**Records for processing:**
++++++++

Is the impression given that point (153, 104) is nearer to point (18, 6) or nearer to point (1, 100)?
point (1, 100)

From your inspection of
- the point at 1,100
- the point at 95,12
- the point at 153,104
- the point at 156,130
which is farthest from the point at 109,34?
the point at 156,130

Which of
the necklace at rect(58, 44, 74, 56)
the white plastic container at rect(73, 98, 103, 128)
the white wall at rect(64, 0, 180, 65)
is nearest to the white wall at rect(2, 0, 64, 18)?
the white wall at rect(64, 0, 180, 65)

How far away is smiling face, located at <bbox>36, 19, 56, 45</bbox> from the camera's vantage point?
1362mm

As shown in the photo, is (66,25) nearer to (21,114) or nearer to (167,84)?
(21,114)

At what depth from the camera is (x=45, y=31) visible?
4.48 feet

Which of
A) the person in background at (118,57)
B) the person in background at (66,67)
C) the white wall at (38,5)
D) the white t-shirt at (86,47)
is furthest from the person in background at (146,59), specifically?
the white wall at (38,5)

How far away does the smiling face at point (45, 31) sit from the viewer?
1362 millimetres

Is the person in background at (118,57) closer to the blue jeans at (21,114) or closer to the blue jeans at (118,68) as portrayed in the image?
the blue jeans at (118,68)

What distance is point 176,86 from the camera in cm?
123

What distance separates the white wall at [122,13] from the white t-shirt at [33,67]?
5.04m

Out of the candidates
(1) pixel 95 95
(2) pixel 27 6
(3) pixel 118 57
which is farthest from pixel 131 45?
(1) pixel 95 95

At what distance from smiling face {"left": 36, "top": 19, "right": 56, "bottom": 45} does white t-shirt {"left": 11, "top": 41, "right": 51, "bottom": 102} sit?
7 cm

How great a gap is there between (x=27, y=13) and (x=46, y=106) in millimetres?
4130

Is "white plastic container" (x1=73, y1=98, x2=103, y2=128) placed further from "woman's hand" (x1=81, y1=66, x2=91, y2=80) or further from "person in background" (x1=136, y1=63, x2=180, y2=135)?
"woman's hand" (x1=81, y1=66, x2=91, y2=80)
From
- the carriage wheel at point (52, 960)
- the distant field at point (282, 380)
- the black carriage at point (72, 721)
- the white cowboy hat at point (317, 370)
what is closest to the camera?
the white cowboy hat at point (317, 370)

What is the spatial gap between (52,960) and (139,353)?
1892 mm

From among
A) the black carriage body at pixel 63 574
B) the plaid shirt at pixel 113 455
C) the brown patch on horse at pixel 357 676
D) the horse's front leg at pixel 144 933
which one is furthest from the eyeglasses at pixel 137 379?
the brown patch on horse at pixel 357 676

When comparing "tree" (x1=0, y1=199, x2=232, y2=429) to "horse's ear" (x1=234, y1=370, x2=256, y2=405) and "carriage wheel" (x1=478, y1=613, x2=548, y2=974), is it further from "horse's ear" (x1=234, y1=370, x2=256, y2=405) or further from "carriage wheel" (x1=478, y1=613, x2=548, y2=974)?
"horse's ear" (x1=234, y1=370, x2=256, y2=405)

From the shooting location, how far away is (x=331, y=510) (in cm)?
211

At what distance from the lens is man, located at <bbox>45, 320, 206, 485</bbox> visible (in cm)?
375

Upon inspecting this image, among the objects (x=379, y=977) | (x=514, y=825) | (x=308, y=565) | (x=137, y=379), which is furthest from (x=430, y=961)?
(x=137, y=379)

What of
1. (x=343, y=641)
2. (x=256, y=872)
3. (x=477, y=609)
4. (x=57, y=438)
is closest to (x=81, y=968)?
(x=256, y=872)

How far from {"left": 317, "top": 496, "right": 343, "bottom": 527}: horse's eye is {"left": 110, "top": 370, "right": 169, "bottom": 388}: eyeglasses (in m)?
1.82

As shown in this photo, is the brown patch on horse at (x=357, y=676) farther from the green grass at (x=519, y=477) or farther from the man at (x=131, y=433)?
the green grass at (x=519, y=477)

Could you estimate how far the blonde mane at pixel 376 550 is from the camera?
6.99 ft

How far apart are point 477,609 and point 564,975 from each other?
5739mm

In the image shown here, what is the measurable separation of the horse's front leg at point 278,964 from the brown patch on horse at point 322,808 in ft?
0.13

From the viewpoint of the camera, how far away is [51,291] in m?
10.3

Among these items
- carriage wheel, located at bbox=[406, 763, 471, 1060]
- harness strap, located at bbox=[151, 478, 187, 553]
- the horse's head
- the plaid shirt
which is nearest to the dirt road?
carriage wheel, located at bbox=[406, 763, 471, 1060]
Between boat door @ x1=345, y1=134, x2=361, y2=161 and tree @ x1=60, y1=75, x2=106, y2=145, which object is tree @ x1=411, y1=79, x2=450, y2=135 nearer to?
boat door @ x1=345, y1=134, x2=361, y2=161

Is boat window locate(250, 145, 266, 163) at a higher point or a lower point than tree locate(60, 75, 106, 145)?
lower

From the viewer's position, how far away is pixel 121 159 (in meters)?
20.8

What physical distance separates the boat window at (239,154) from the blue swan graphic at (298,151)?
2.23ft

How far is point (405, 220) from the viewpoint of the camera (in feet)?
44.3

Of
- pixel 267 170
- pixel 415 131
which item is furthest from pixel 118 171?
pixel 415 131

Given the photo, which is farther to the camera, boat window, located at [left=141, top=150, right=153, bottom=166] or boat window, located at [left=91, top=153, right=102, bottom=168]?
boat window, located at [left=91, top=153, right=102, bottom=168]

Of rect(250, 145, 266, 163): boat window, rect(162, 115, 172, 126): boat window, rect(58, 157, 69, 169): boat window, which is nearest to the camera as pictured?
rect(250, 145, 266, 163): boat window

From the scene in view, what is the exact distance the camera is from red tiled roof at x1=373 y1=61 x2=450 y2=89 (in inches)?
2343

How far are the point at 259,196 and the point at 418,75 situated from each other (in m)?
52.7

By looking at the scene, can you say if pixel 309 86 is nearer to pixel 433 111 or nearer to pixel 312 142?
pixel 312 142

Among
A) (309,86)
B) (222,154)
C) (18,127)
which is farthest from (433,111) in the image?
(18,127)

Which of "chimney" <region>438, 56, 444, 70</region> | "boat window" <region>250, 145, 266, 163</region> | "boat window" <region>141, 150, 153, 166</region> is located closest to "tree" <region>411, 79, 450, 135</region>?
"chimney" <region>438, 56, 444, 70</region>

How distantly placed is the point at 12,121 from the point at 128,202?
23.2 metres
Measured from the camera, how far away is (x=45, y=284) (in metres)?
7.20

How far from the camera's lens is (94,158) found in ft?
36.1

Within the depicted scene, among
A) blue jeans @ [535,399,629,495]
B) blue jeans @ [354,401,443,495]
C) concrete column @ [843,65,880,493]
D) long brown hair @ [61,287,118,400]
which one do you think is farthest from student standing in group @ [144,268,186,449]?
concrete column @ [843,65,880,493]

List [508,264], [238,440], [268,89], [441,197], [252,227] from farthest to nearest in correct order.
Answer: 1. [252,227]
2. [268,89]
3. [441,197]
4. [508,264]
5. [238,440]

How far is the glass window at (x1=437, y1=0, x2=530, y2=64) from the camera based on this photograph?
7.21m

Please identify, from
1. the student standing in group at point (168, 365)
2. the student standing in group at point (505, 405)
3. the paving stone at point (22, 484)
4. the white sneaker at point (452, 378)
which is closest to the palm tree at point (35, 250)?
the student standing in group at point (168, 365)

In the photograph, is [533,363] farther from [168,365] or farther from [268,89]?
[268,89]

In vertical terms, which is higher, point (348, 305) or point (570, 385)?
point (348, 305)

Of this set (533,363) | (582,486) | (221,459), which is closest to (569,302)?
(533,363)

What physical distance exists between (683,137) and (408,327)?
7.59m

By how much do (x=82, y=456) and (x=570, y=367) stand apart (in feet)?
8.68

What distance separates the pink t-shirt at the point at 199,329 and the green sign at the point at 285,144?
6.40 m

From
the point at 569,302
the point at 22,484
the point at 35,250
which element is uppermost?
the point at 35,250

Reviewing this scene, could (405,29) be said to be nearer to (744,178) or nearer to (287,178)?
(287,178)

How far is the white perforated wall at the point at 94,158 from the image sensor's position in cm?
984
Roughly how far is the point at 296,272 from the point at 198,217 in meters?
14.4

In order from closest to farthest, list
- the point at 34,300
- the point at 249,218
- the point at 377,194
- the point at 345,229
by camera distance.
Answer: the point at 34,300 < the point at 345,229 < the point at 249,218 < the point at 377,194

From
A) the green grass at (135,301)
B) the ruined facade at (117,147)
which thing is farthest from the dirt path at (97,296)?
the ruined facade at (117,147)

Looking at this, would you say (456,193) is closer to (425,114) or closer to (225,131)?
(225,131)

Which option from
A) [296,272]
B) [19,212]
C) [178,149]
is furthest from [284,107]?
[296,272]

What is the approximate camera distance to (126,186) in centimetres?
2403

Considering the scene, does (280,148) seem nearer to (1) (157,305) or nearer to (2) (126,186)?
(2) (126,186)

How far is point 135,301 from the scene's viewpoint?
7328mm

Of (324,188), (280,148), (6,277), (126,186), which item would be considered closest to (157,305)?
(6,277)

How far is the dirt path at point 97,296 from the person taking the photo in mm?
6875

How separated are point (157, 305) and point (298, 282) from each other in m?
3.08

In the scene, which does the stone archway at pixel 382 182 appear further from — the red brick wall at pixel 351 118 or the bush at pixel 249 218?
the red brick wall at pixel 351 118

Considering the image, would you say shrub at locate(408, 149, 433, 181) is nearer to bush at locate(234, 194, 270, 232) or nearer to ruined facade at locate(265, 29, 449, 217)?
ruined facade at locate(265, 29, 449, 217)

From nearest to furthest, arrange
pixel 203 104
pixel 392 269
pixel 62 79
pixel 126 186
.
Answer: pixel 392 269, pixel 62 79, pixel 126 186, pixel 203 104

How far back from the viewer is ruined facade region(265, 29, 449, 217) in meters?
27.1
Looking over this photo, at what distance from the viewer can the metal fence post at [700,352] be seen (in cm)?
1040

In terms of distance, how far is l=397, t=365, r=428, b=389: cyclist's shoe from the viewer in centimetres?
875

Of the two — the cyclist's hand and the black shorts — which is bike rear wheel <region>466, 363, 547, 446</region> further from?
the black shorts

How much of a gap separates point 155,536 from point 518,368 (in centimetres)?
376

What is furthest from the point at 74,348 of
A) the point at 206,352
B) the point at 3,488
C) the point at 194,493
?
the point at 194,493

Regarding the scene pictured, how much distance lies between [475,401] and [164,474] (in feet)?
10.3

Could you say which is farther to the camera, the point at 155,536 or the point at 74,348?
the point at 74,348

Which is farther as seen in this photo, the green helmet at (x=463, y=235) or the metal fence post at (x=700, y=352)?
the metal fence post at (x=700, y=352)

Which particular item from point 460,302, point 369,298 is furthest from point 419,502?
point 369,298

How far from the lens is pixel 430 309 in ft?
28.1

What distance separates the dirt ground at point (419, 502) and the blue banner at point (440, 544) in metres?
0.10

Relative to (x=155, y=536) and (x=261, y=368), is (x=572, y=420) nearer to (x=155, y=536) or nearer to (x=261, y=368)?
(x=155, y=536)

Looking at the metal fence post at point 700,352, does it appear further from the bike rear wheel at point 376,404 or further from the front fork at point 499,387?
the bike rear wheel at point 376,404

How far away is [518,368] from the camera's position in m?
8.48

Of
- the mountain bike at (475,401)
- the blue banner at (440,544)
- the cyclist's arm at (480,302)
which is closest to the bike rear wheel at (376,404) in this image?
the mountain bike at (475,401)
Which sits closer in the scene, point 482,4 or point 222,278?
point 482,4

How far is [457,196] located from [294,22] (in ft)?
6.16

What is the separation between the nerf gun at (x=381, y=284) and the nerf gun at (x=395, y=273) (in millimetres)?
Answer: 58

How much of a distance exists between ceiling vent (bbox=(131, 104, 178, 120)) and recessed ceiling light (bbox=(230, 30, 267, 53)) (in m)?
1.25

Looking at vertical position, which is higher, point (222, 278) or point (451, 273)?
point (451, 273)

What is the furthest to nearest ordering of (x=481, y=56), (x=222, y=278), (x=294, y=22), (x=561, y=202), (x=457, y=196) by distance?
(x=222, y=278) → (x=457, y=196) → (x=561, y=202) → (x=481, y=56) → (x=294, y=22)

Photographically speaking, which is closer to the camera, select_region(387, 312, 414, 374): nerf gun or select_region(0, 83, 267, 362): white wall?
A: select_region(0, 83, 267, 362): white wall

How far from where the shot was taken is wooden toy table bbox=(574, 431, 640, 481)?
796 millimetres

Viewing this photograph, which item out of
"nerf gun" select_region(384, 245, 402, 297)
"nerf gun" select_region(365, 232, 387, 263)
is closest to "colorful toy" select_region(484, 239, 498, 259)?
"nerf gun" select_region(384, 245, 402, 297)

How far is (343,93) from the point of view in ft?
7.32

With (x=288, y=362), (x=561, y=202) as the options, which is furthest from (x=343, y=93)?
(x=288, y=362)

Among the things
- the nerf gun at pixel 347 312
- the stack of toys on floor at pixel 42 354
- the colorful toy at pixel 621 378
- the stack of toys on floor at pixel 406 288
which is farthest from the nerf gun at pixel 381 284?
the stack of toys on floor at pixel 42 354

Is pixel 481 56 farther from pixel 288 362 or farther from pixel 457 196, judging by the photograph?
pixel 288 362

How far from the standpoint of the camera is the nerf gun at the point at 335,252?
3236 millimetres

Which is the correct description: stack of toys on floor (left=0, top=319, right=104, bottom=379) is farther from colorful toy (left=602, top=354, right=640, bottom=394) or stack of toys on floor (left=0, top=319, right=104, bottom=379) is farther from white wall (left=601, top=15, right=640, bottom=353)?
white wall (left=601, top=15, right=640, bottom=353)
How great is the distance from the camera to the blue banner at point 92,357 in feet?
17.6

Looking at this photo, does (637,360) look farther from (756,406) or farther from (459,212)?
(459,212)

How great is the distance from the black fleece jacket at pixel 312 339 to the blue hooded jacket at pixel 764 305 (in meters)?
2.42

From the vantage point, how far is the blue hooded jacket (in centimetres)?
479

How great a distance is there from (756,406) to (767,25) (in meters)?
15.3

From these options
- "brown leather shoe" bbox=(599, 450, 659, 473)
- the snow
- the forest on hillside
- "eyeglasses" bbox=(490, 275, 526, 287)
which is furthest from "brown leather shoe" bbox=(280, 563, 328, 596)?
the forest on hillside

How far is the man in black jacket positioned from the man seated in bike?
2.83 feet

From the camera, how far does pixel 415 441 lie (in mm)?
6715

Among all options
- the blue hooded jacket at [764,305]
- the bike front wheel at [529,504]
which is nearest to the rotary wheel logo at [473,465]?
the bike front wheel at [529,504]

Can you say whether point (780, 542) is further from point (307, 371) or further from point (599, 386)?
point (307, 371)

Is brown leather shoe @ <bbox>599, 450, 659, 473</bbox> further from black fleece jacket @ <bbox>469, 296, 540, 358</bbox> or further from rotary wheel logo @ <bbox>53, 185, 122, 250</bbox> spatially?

++++++++

**Written instruction:**
Copy out the lines from the one containing "How much of a distance" up to and including the one containing "(x=222, y=278) →", character for character.

**Exercise response:**
How much of a distance exists between ceiling vent (bbox=(131, 104, 178, 120)) and recessed ceiling light (bbox=(230, 30, 267, 53)) (in m)?
1.25

Looking at vertical position, which is higher, point (222, 278) or point (451, 273)?
point (451, 273)

What is the furthest to nearest ordering of (x=481, y=56), (x=222, y=278), (x=294, y=22), (x=561, y=202), (x=457, y=196) by distance?
(x=222, y=278) → (x=457, y=196) → (x=561, y=202) → (x=481, y=56) → (x=294, y=22)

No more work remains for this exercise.